In a few minutes we heard his step returning.

‘Lady Brotherton has no particular objection to giving up the room you want,’ he said. ‘Will you see Mrs Wilson, Clara, and arrange with her for your accommodation?’

‘With pleasure. I don’t mind where I’m put—unless it be in Lord Edward’s room—where the ghost is.’

‘You mean the one next to ours? There is no ghost there, I assure you,’ said Sir Giles, laughing, as he again left the room with short, heavy steps. ‘Manage it all to your own mind, Mr Cumbermede. I shall be satisfied,’ he called back as he went.

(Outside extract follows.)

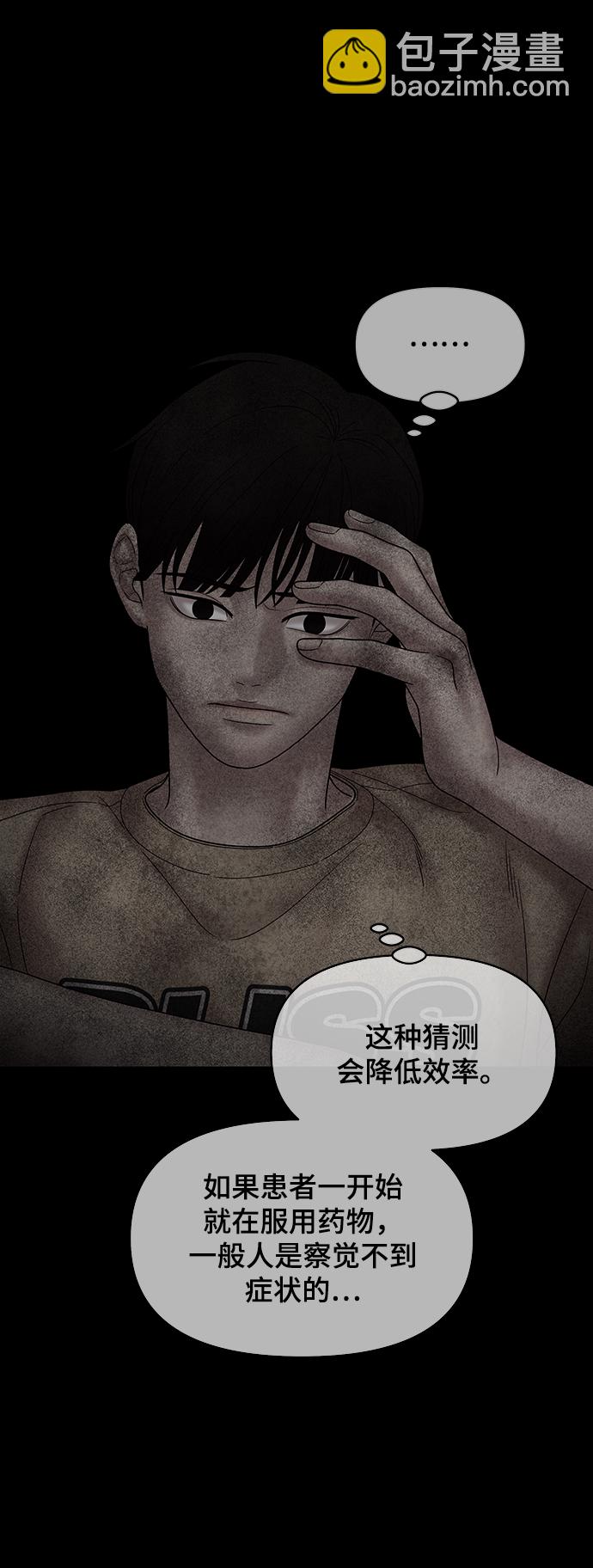 第57话58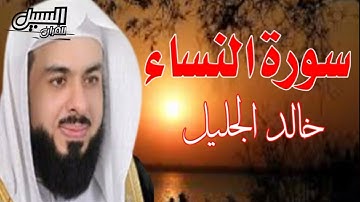 تلاوة خاشعة لسورة النساء للقارىء خالد الجليل sourat al nissaa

‘Until further notice,’ I said, with grandiloquence, ‘I request that no one may come into this room. If you are kind enough to assort the books we put up yesterday, oblige me by going through the armoury. I must find Mrs Wilson.’

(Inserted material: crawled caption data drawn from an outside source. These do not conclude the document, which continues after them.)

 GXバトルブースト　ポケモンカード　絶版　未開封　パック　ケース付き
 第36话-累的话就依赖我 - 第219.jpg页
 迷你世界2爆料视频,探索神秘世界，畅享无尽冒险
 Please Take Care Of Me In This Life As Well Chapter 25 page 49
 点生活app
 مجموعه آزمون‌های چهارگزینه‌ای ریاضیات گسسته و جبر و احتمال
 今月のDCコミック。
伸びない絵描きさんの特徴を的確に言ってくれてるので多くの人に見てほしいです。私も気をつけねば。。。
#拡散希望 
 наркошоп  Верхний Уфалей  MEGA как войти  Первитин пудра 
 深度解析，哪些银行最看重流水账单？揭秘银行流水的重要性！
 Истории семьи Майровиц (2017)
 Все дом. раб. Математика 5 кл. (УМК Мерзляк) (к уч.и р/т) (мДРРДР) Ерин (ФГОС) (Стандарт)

‘I will go with you,’ said Clara. ‘I wonder where the old thing will want to put me. I’m not going where I don’t like, I can tell her,’ she added, following me down the stair and across the hall and the court.

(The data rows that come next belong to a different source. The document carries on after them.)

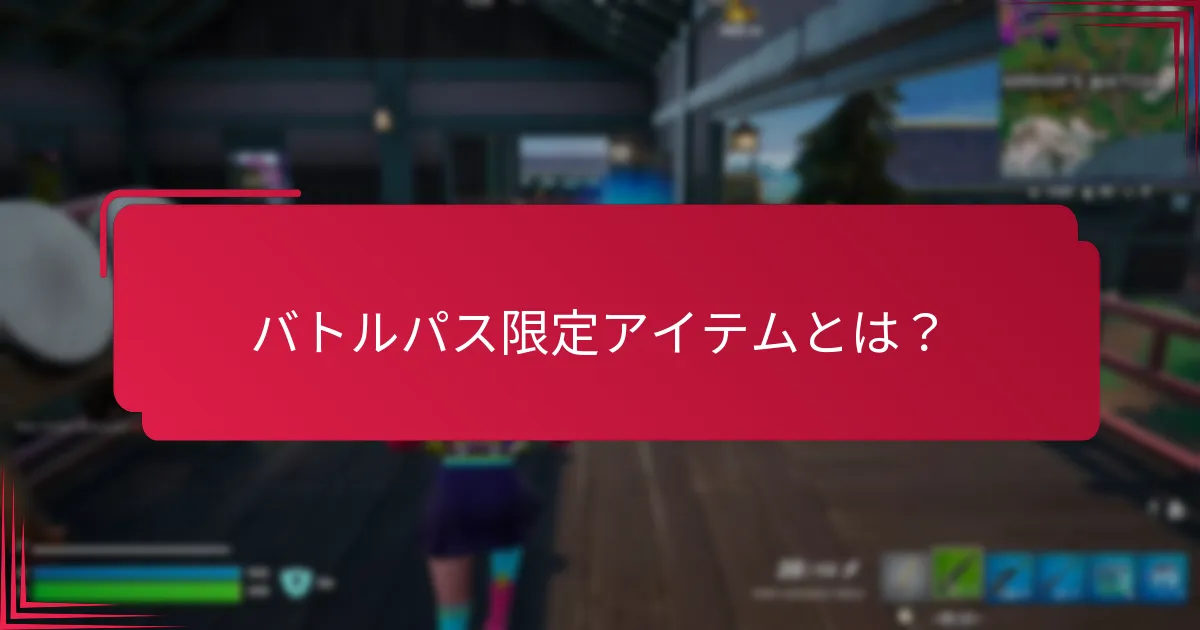 バトルパス限定アイテムの取引オプションとは？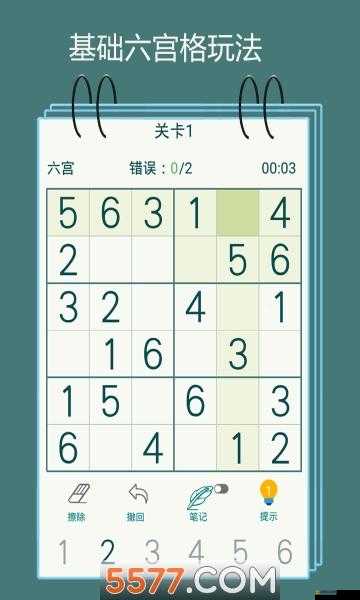 零紀元手游九宮格玩法究竟有何奧秘？詳解帶你一探究竟！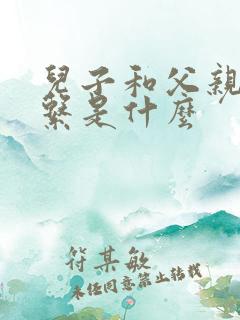 儿子和父亲的关系是什么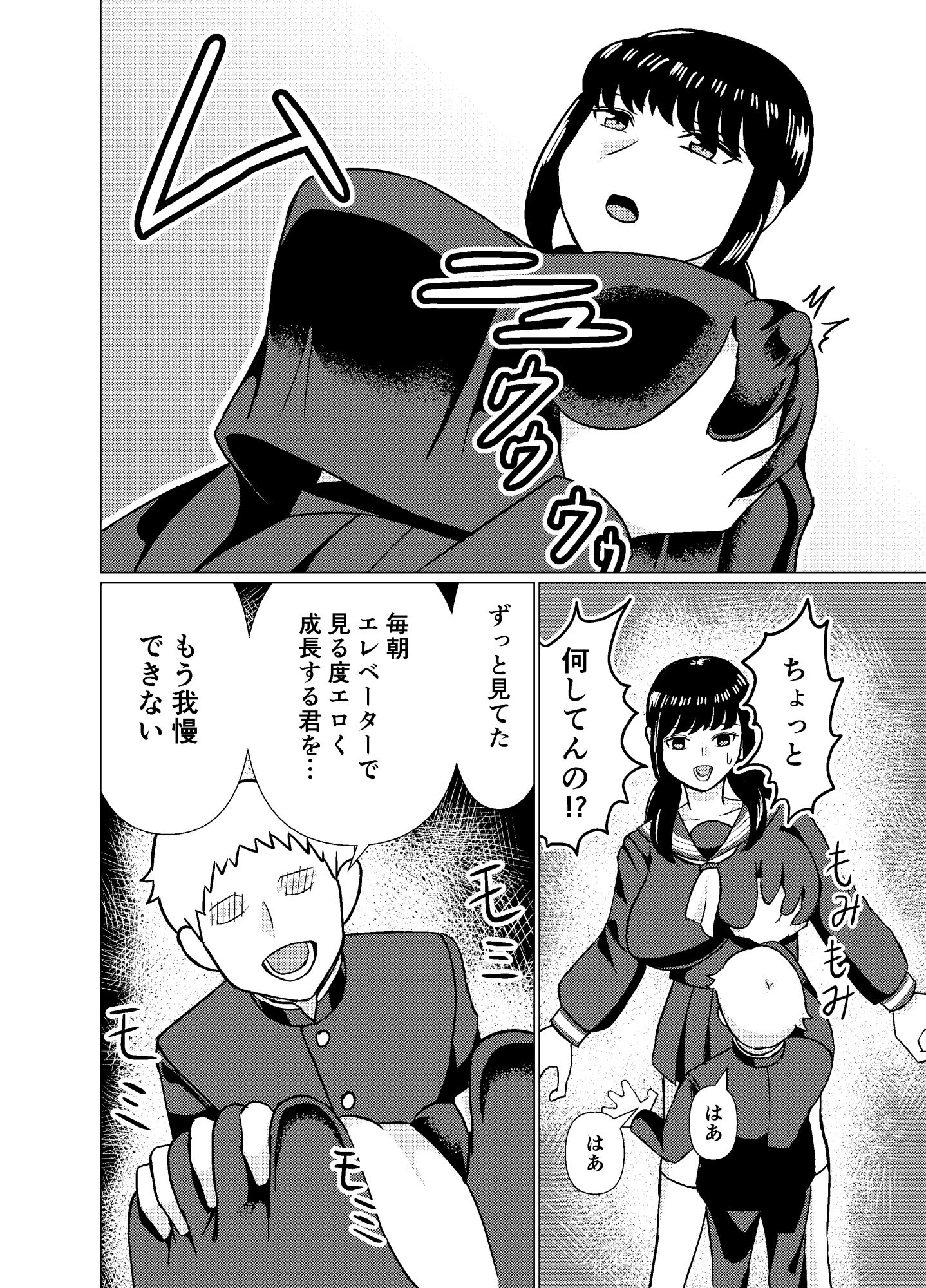 サンプル画像3:近所のデカくなった後輩は見た目も中身もスケベ(ねじろう工房) [d_408169]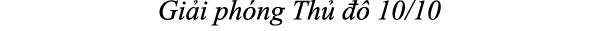 Gi i ph ng Th    10/10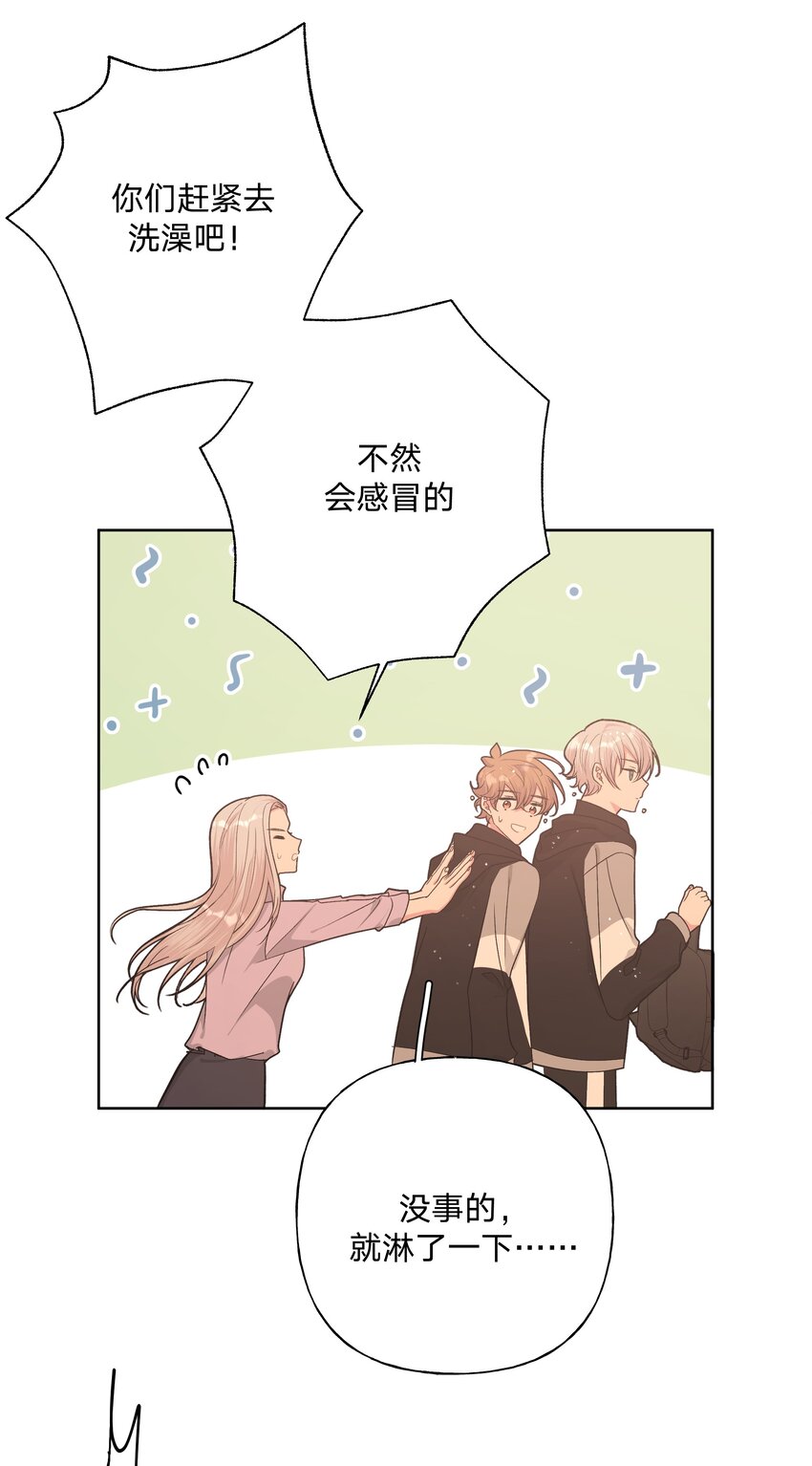 055 要我陪你吗35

We found the housekeeper in her room. I accosted her in a friendly way. She made but a bare response.

‘Would you kindly show me where I slept that night I lost my sword, Mrs Wilson?’ I said.

‘I know nothing about your sword, Mr Cumbermede,’ she answered, shaking her head and pursing up her mouth.

‘I don’t ask you anything about it, Mrs Wilson; I only ask you where I slept the night I lost it.’